I always felt a calling to do something for my fragmented country and people who suffered so much, through war, political corruption, poverty and discrimination But it’s only been more recently that my dream of opening a retreat centre and my aspiration to help my own people, came together.

Last year I was very fortunate to meet David Viafora of Sanghabuild.org who immediately believed in my dream and offered his support. Together we started working on a short-term and long-term plan.

Man and woman sitting

The short-term plan was to start organising Mindfulness meditation events in former Yugoslavia and slowly to start building a Sangha there. A long-term plan is to eventually start working towards opening a meditation retreat centre, once Sangha in that region has become more established.

We decided to start in Serbia, that being the place where I was born and where most of my friends and family still live. As soon as we made that decision all doors started opening. I felt the ‘Universe’ was supporting us to do this.

Through great generosity and support of one of my friends from Serbia I was very quickly able to organise everything. I found an incredible venue where we could hold a weekend retreat this January, as well as a couple of evenings of Mindfulness (one in Novi Sad and one in Belgrade).

I also received overwhelming support from Heart of London Sangha, both moral support for my project and financial support to help us with expenses of running a retreat. I felt so moved by people’s willingness to help me in any way they could.

I used the dana (donations) that I received from HOLS to offer scholarships for people in Serbia who could not otherwise afford to come to a retreat. They expressed deep gratitude for this generosity from our London Sangha.

David and myself were further supported by two sisters from our wider international community: Francie Missbach from Germany and Vanessa Loucky from USA. The four of us arrived to Serbia on January 11th 2018 and we embarked on a beautiful journey together.

For me personally the most precious thing about the whole week in Serbia was to have my spiritual family there with me and to be a part of such a harmonious and supportive group.

Everything that we’ve done, including our co-facilitation of the events, was so seamless – as if we were just parts of the same body. One Sangha-Dharma body!

We started each day by creating a strong collective energy – meditating together, deep sharing with each other from the heart and sharing our aspirations and what we wanted to offer that day.

Our daily practice also consisted of asking for help from the land ancestors and from our spiritual ancestors. We were carried every day by a collective energy of Mindfulness, mutual support, peace and harmony.
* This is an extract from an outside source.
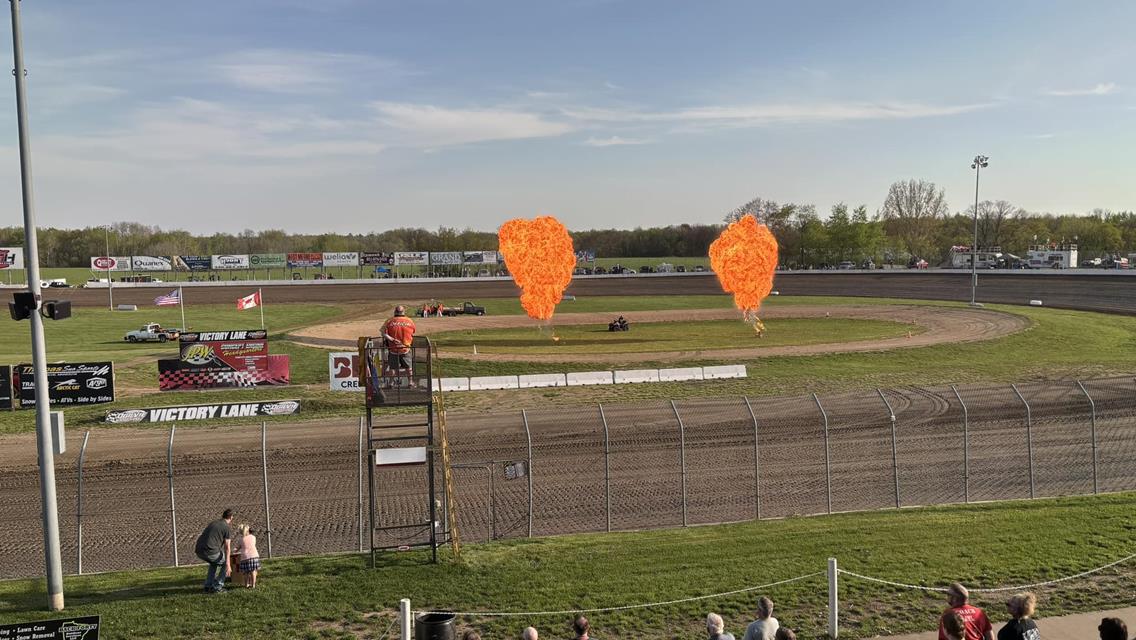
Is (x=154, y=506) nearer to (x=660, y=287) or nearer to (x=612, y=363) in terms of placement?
(x=612, y=363)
It seemed that everywhere we went people felt that and they embraced this energy with arms wide open.

During the events we offered many beautiful practices including loving kindness meditation, deep listening, tangerine meditation, total relaxation, mindful dance and movement, walking meditation and many others.

However, what we offered became almost secondary, because what people really appreciated was the energy of peace, compassion and understanding that our little group was radiating.
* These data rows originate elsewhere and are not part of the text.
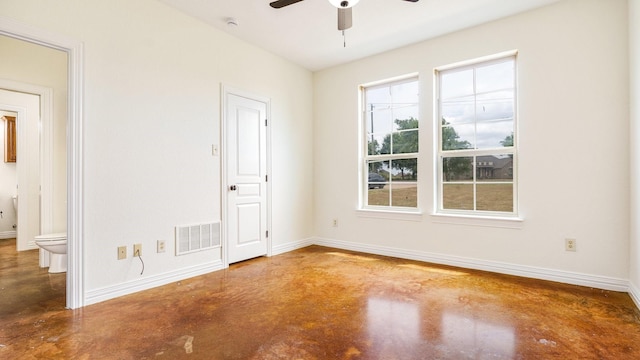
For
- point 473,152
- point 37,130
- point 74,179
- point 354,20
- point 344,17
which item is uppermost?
point 354,20

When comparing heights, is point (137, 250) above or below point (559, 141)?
below

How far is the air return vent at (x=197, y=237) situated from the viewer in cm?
325

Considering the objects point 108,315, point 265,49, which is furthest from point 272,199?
point 108,315

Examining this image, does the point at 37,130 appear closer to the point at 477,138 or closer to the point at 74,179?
the point at 74,179

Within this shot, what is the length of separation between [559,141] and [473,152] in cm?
80

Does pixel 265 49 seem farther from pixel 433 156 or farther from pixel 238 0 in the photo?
pixel 433 156

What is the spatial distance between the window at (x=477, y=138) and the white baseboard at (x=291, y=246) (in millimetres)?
2028

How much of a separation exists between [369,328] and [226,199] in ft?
7.37

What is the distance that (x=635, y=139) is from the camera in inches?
103

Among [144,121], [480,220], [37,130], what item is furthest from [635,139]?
[37,130]

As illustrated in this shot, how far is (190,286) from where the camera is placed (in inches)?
120

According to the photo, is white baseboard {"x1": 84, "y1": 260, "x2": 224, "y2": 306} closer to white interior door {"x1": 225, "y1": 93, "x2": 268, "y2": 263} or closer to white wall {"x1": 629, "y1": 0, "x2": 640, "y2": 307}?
white interior door {"x1": 225, "y1": 93, "x2": 268, "y2": 263}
It felt as if Thay’s teaching was just coming through us, through our way of being with ourselves and with each other – and we were just a channel.
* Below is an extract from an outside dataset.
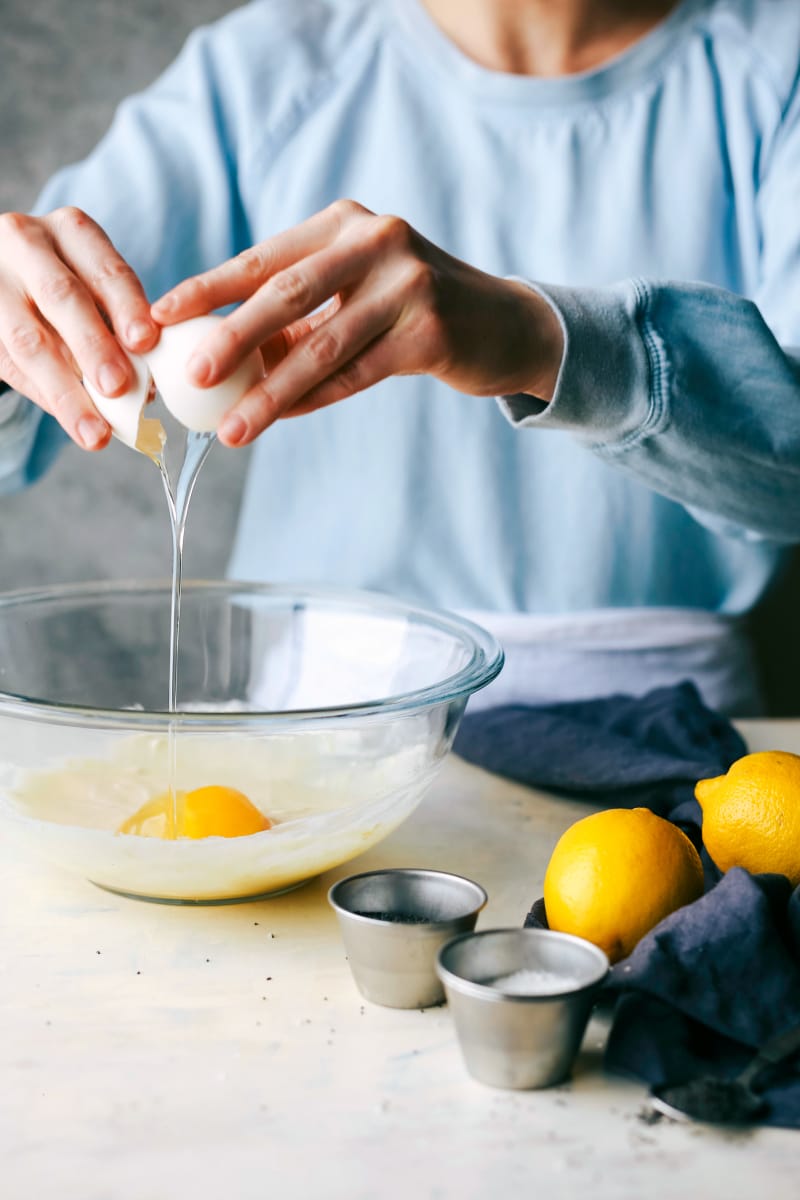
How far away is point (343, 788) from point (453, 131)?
3.29ft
At the end of the retreat one of the participants expressed with tears of gratitude in her eyes that she felt like she was on ‘planet of love’ for the whole weekend. That really resonated with me as it sums up my own experience of the whole week.

Usually when I go to Serbia I quickly get pulled into the collective negativity and trauma of the country. However this time, with the support of our lovely community, I felt pure love, happiness and gratitude.

I went to Serbia believing I have something to offer, but I received much more than I feel I’ve given. The generosity and kindness with which Serbian people received us moved all four of us.

Their openness and hunger for spiritual life really touched us deeply. In the country where after-effects of the war, poverty and political corruption are still quite strong – there is a real thirst for another way of life.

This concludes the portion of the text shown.